[LucaZombini]

to a 1,16 dm3 NH3 solution (pH 11.68) are added 0,25614 dm3 of HCl 7,3% (density 1,185kg/dm3). calculate the pH. the result should be 8.65

here is my procedure

14-11.68 = 2.32
10^-2.32 = 4.78e-3
cNH3 = ((4,78e-3)^2)/(1,8*10^-5) = 1,26 mol/L
nNH3 = 1,16 * 1,26 = 1,47

nHCl = 0,256*1185*0,073/36.45 = 0,607

[OH-] = (1,8-10^-5)*(1,47-0,607)/0,607 = 2,55 * 10^-5
pOH = 4.59, so the pH i get is 9.4

[Borek]

If you expect us to help don't make as guess what the numbers are and what you are doing, at least explain "I am calculating this", "I am calculating that".

This is a buffer solution, not ammonia solution, right? So why do you calculate pH as if the solution contained only NH₃? NH₄⁺ didn't disappear, it is still in the solution and shifts the dissociation equilibrium.

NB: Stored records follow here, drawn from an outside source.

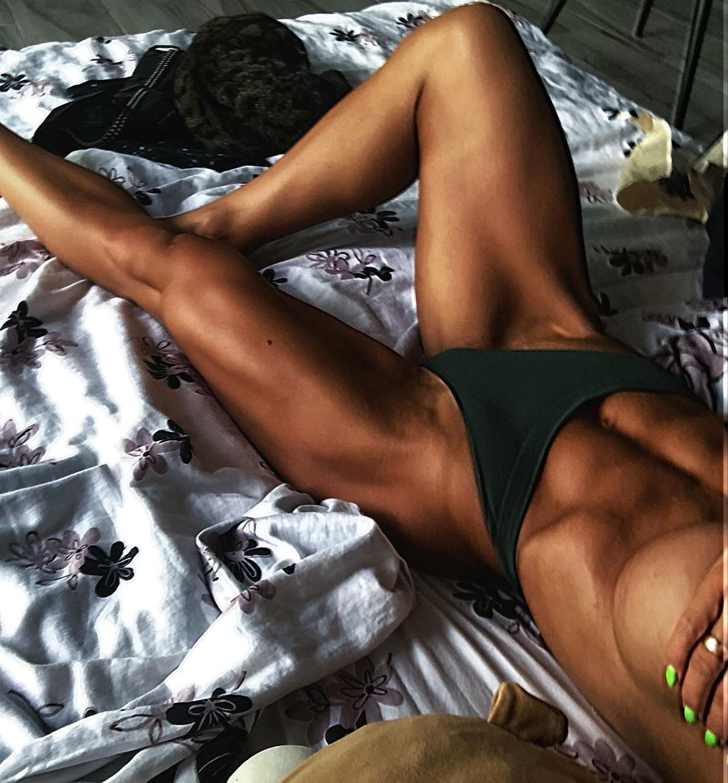 Юлия Мишура в кровати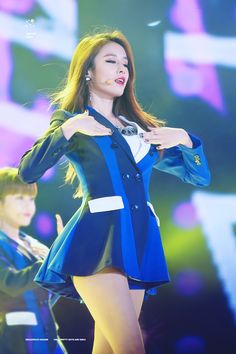 Reject the Binary: Photo South Korean Girls, Korean Girl Groups, Park Jiyeon, Soyeon, Pop Group, Asian Woman, Kpop Girls, Parks, Aurora Sleeping Beauty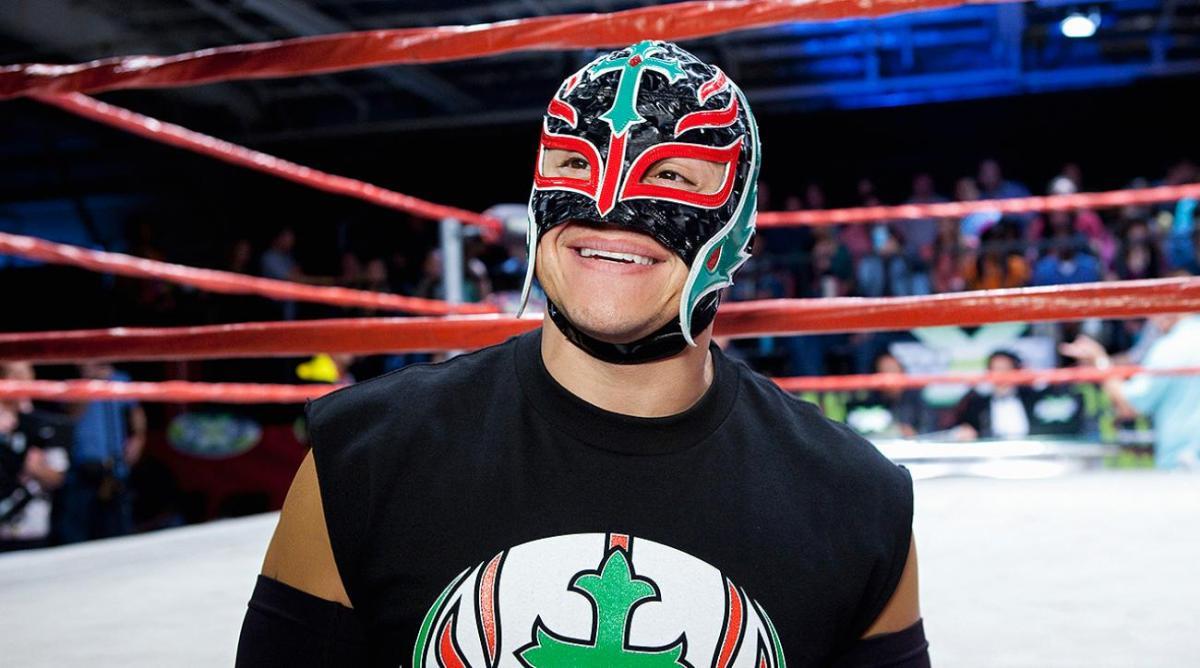Rey Mysterio 3 évre írhat alá a WWE-hez!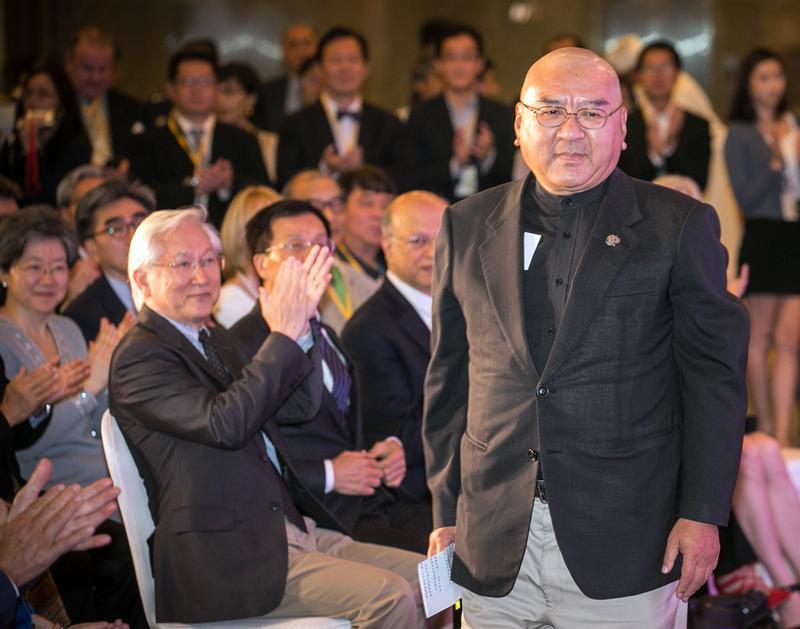 一筆8,000萬元保釋金,不僅讓東森集團總裁王令麟感激員工借錢之情,更感念潤泰集團總裁尹衍樑伸出援手。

Is there any equation that is commonly used for calculating buffers?

[chenbeier]

to a 1,16 dm3 NH3 solution (pH 11.68) are added 0,25614 dm3 of HCl 7,3% (density 1,185kg/dm3). calculate the pH. the result should be 8.65

here is my procedure

14-11.68 = 2.32
10^-2.32 = 4.78e-3
cNH3 = ((4,78e-3)^2)/(1,8*10^-5) = 1,26 mol/L
nNH3 = 1,16 * 1,26 = 1,47

nHCl = 0,256*1185*0,073/36.45 = 0,607

[OH-] = (1,8-10^-5)*(1,47-0,607)/0,607 = 2,55 * 10^-5
pOH = 4.59, so the pH i get is 9.4

1. Calculate the amount of ammonia. Use equation for weak base.
2.Calculate the concentration and amount of hydrochloric.
3. Do neutralization and calculate the amount of ammonium
4. Use Henderson Hasselbalch to calculate the new pH

[AWK]

The density of 7.3% HCl ~1.03. The stated density concerns ~38% HCl (at a temperature of 25°C). But this does not change the fact that there is another error in the data.
 For these data, the task is calculated correctly although a bit illegible.

[LucaZombini]

i'm re-writing it down here

o a 1,16 dm3 NH3 solution (pH 11.68) are added 0,25614 dm3 of HCl 7,3% IN WEIGHT (density 1,185kg/dm3). calculate the pH. the result should be 8.65

here is my procedure

calculating the [OH-] (which is equal to the NH4+ concentration)
14-11.68 = 2.32
10^-2.32 = 4.78e-3

using the Kb equation for NH3 to find the NH3 concentration
Kb = [NH4+][OH-]/[NH3]
1,8*10^-5 = (4,78E^-3)^2 /[NH3]

cNH3 = ((4,78e-3)^2)/(1,8*10^-5) = 1,26 mol/dm3
nNH3 = 1,16 * 1,26 = 1,47

MW HCl = 36,45 g/mol
cHCl = 1185*0,073/ 36.45 = 2,37 mol/dm3
nHCl = 2,37*0,25614 = 0,607

calculating the buffer solution
[OH-] = Kb* nNH3/nNH4+

[OH-] = (1,8-10^-5)*(1,47-0,607)/0,607 = 2,55 * 10^-5
pOH = 4.59, so the pH i get is 9.4

i got the fact that i forgot to add the NH4+ but the 2 values are too different

[Borek]

Now it is much more easy to follow. 9.4 is a correct answer for the data given.